Tutorial Introduction
Tutorial Goals
This tutorial will show a lot of advanced features for ggplot. The primary purpose of this tutorial is to make you aware of possibilities! If some of the code seems complicated, that’s ok.
In this tutorial, we will:
- Learn how to combine multiple geometries in one plot
- Learn basic features to format multiple geometries neatly (like changing width, or nudging a geom)
- Talk about adding a ggplot directly into a pipe (to add some efficiency to your coding!)
What is a Geometry again?
In ggplot2
, we think of different plot representations as a “geometry” or “geom” as we call it in code. This is how we choose to represent data visually.

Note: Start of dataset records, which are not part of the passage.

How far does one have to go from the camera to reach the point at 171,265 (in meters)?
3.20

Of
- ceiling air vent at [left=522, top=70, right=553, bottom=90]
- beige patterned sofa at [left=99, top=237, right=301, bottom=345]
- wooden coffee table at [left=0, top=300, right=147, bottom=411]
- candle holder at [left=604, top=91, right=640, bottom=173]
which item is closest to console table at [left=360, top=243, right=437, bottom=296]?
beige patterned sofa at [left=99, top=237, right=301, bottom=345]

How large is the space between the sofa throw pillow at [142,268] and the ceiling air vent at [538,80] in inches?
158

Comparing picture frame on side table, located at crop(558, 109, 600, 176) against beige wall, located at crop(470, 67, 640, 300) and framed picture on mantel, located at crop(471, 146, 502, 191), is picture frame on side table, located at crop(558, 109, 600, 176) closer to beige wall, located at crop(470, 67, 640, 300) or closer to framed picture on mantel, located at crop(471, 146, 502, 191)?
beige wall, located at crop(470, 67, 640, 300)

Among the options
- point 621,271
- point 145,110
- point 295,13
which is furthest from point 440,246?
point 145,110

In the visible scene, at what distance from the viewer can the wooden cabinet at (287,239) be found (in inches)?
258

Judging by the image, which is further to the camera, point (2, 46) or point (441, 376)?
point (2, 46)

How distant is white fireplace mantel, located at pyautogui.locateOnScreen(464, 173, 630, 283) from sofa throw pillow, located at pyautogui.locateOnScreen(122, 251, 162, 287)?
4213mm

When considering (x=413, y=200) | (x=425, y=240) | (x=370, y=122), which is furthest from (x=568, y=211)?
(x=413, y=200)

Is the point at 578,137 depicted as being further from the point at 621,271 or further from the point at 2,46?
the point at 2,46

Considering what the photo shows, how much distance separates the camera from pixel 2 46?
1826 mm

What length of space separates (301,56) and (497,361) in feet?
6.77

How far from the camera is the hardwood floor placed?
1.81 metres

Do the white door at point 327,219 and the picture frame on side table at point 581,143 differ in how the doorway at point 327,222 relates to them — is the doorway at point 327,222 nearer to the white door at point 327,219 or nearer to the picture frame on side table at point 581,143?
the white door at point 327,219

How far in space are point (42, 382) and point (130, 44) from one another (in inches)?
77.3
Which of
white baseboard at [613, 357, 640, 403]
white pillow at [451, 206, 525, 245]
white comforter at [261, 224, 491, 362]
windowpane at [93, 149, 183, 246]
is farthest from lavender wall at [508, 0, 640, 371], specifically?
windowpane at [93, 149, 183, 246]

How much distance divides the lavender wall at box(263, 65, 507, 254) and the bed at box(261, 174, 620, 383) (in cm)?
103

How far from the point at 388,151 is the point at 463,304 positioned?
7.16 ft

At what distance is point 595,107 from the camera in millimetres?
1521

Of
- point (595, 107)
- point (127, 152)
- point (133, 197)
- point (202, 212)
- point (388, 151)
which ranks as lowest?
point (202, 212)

Some examples of geoms we have seen include points, boxplots, violinplots, density curves, and histograms.
Why Multiple Geoms?
Different geoms can share different insights about the data.
- Points show all of our data points
- Boxplots just represent the 5-number summary
- Densities and violinplots represent the shape of the data
Combining these two types of geoms can often lead to more powerful visuals that communicate much more information at once.
Nesting and Nudging
To format multiple geoms in the same plot, two common techniques are nesting and nudging
- With nesting, the goal is to put the biggest/widest geom down first, and then include narrower geoms on top (often with some transparency added)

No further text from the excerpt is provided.